§ Reading text:
————————
Yes, as in the original report. If, on a 4-CPU system, I do the following
with v6.1 and "allow_mismatched_32bit_el0" on the kernel cmdline:
# for c in `seq 1 3`; do echo 0 > /sys/devices/system/cpu/cpu$c/online; done
# yes > /dev/null &
[1] 334
# taskset -p 334
pid 334's current affinity mask: 1
# for c in `seq 1 3`; do echo 1 > /sys/devices/system/cpu/cpu$c/online; done
# taskset -p 334
pid 334's current affinity mask: f
but with v6.2-rc5 that last taskset invocation gives:
pid 334's current affinity mask: 1
so, yes, the performance definitely regresses, but that's because the
affinity mask is wrong!
————————
§ Aim of the exercise:
Answer these questions using the CPU affinity report above.
1. How many CPUs does the test system have?
2. What option is placed on the kernel cmdline for the test?
3. What affinity mask does the last taskset invocation report with v6.2-rc5?

§ Collected data:
————————
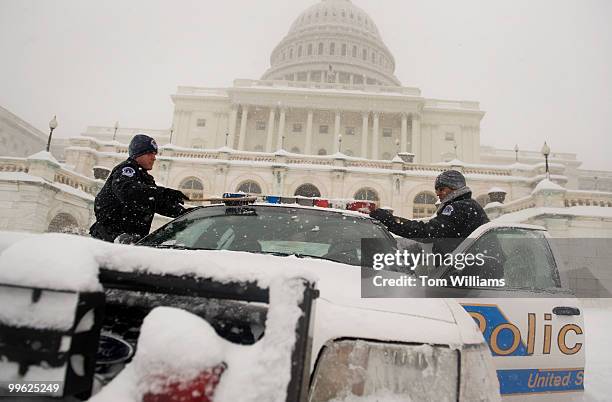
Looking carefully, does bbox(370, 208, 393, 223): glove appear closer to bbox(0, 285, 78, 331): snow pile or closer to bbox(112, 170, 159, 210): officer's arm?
bbox(112, 170, 159, 210): officer's arm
————————
§ Exercise answer:
1. Four.
2. "allow_mismatched_32bit_el0"
3. 1